*PROBLEM REQUIREMENTS*. Using the listing below, retype exactly the lines starting at the one with "body_size: 259" and ending at the one with "content_type: text/plain", and include both.

*DATA FOR THIS TASK*.
□ □ □ □
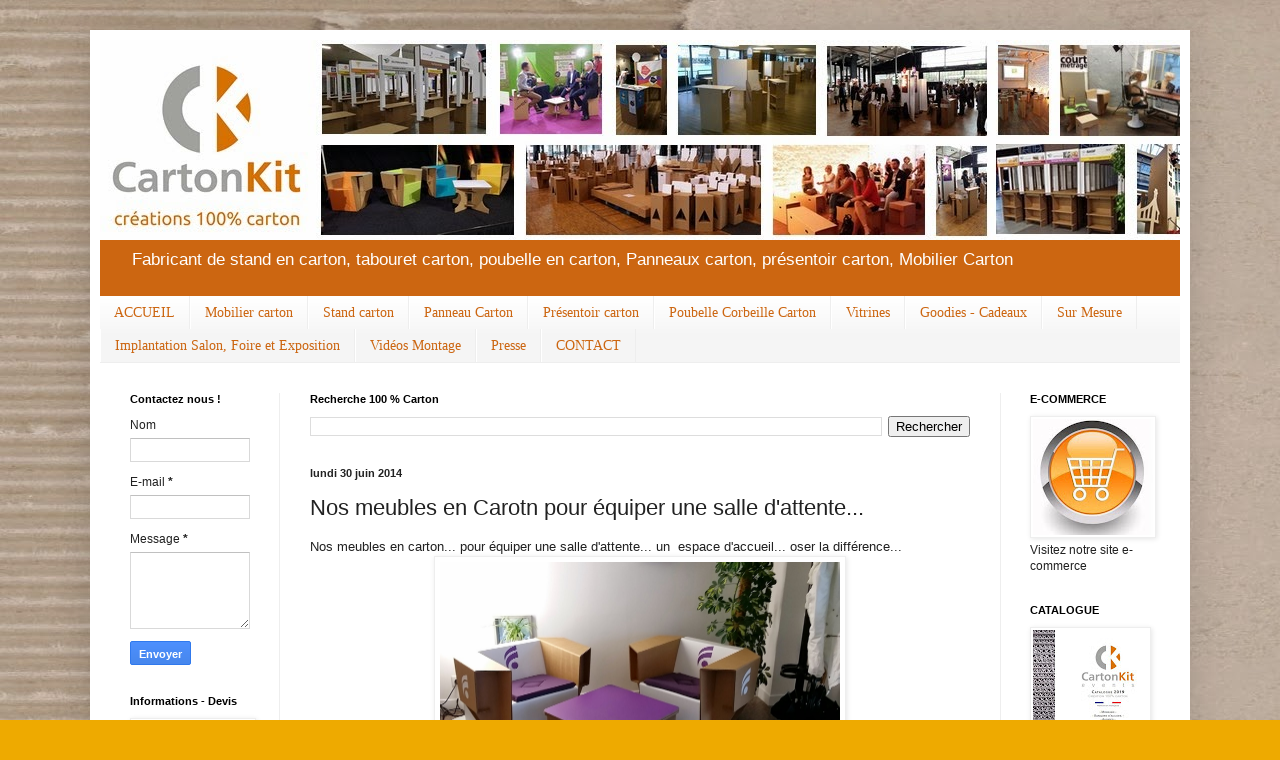

--- FILE ---
content_type: text/html; charset=UTF-8
request_url: http://www.cartonkit.com/b/stats?style=BLACK_TRANSPARENT&timeRange=ALL_TIME&token=APq4FmCyNlYKLHvUVXzHXWH93nkVWQX1bFWtB8sZ862VVNsSb5Bwdh2yBsdl1-Em073kX48qFIjZ42r0_-pPe98KykXd_7nMZw
body_size: 259
content:
{"total":575690,"sparklineOptions":{"backgroundColor":{"fillOpacity":0.1,"fill":"#000000"},"series":[{"areaOpacity":0.3,"color":"#202020"}]},"sparklineData":[[0,99],[1,71],[2,38],[3,37],[4,57],[5,37],[6,38],[7,37],[8,61],[9,58],[10,87],[11,37],[12,17],[13,44],[14,24],[15,23],[16,19],[17,30],[18,28],[19,18],[20,22],[21,84],[22,31],[23,23],[24,29],[25,37],[26,15],[27,35],[28,24],[29,12]],"nextTickMs":900000}

--- FILE ---
content_type: text/plain
request_url: https://www.google-analytics.com/j/collect?v=1&_v=j102&a=208800551&t=pageview&_s=1&dl=http%3A%2F%2Fwww.cartonkit.com%2F2014%2F06%2Fnos-meubles-en-carton.html&ul=en-us%40posix&dt=Carton%20Kit%20-%20Cr%C3%A9ations%20Objets%20et%20Meubles%20100%20%25%20Carton%3A%20Nos%20meubles%20en%20Carotn%20pour%20%C3%A9quiper%20une%20salle%20d%27attente...&sr=1280x720&vp=1280x720&_u=IEBAAEABAAAAACAAI~&jid=1842601774&gjid=532164604&cid=1636253462.1769015175&tid=UA-50669550-1&_gid=2122516938.1769015175&_r=1&_slc=1&z=64748004
body_size: -450
content:
2,cG-XSMQJC2G8G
□ □ □ □
*ANSWER SPACE*.
body_size: 259
content:
{"total":575690,"sparklineOptions":{"backgroundColor":{"fillOpacity":0.1,"fill":"#000000"},"series":[{"areaOpacity":0.3,"color":"#202020"}]},"sparklineData":[[0,99],[1,71],[2,38],[3,37],[4,57],[5,37],[6,38],[7,37],[8,61],[9,58],[10,87],[11,37],[12,17],[13,44],[14,24],[15,23],[16,19],[17,30],[18,28],[19,18],[20,22],[21,84],[22,31],[23,23],[24,29],[25,37],[26,15],[27,35],[28,24],[29,12]],"nextTickMs":900000}

--- FILE ---
content_type: text/plain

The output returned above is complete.